Just to make sure you have some intuition for why a function which is "infinity at 0" and 0 elsewhere should act like the delta function (act as an identity for the convolution operator).
The fundamental theorem of calculus says that $\frac{d}{dx} \displaystyle \int_a^x f(t)dt = f(x)$. In other words, $f(x) \approx \displaystyle \int_{x-h}^{x+h} \frac{1}{2h} f(t)dt$. Letting $g_h(u) = \frac{1}{2h}$ on the interval $(-h,h)$ and 0 elsewhere, we see by pure algebraic manipulation that $f(x) \approx \displaystyle \int_{-\infty}^\infty g_h(x-t)f(t)dt$. So the fundamental theorem of calculus can very naturally be rephrased in terms of convolution with a bump function. Differentiation under the integral sign immediately gives the differentiation formula for convolutions, and thus that convolutions of two functions are at least as smooth as both factors. Thus finding good smooth approximations to the rectangular bump functions $g_h$ automatically gives us smooth approximations to any integrable function we like, just by convolving against these "smooth molifiers".

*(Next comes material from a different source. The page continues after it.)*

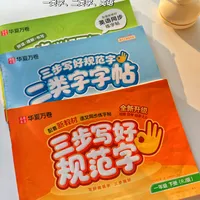 刷爆全网的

If we let $h \to 0$, the functions $g_h$ do not approach any function, but the fundamental theorem says that convolving against the $g_h$ gives you something close to what you started with. The delta function is something like the limit of these $g_h$.

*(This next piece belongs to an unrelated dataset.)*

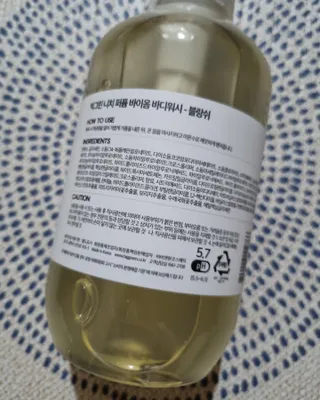 빅그린 니치 퍼퓸 바이옴바디워시 500ml(상탈, 블랙베리&베이, 블랑쉐 3종 중 택1) — 4.5점을 준 리뷰어가 2022년 8월 올린 사용 사진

The definition on wikipedia plays out more nicely with fourier analysis. You choose $g_h$ so that its fourier transform is 1 on something like $[-1/h,1/h]$ and 0 elsewhere. Then by the convolution theorem, the fourier transform of $f \ast g_h$ will just be the fourier transform of $f$ truncated so that it has support $[-1/h,1/h]$. This is a great sequence of mollifiers to choose, with much nicer properties than the $g_h$ I chose above, but it requires more analysis than just the fundamental theorem to make sense of.